**Directive:** Can you reproduce the listing below word for word, with every line kept as it appears?

**Data records:**
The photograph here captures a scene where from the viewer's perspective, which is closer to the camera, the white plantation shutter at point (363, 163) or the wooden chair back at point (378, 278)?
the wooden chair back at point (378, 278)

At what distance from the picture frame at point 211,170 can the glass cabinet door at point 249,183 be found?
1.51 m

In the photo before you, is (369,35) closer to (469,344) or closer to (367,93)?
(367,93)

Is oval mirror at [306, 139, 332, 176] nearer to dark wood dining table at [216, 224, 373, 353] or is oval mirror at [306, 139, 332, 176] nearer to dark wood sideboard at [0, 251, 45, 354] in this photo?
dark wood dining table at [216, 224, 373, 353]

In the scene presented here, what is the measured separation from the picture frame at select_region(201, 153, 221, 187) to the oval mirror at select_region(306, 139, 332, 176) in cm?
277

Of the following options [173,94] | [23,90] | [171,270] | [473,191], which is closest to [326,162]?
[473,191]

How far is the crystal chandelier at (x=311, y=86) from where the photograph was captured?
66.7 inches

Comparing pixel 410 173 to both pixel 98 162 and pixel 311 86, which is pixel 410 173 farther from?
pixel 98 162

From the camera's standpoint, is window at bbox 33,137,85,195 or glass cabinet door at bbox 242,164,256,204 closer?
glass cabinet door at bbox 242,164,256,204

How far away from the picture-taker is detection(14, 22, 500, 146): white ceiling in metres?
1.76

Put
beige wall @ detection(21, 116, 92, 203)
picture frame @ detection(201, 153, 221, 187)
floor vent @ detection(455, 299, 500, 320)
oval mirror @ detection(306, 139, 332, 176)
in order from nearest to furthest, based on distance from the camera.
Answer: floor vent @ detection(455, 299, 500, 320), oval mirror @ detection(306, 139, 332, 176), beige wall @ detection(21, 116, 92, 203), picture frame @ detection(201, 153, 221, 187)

**Solution for this exercise:**
The photograph here captures a scene where from the viewer's perspective, which is closer to the camera, the white plantation shutter at point (363, 163) or the wooden chair back at point (378, 278)?
the wooden chair back at point (378, 278)

At what distance from the picture frame at point 211,170 can the glass cabinet door at point 249,183 be found?
1.51 m

In the photo before you, is (369,35) closer to (469,344) or closer to (367,93)?
(367,93)

Is oval mirror at [306, 139, 332, 176] nearer to dark wood dining table at [216, 224, 373, 353] or is oval mirror at [306, 139, 332, 176] nearer to dark wood sideboard at [0, 251, 45, 354] in this photo?
dark wood dining table at [216, 224, 373, 353]

In the scene presented here, what is the measured separation from the picture frame at select_region(201, 153, 221, 187) to the oval mirror at select_region(306, 139, 332, 176) in cm?
277

Of the following options [173,94] | [23,90] | [171,270] | [473,191], which is closest to [326,162]?
[473,191]

How far is the crystal chandelier at (x=311, y=86) from where the photograph was captured?
66.7 inches

Comparing pixel 410 173 to both pixel 98 162 and pixel 311 86, which is pixel 410 173 farther from?
pixel 98 162

From the camera's standpoint, is window at bbox 33,137,85,195 or glass cabinet door at bbox 242,164,256,204 closer?
glass cabinet door at bbox 242,164,256,204

How far away from the picture-taker is detection(14, 22, 500, 146): white ceiling in metres?
1.76

Put
beige wall @ detection(21, 116, 92, 203)
picture frame @ detection(201, 153, 221, 187)
floor vent @ detection(455, 299, 500, 320)
oval mirror @ detection(306, 139, 332, 176)
in order from nearest to furthest, based on distance from the camera.
Answer: floor vent @ detection(455, 299, 500, 320), oval mirror @ detection(306, 139, 332, 176), beige wall @ detection(21, 116, 92, 203), picture frame @ detection(201, 153, 221, 187)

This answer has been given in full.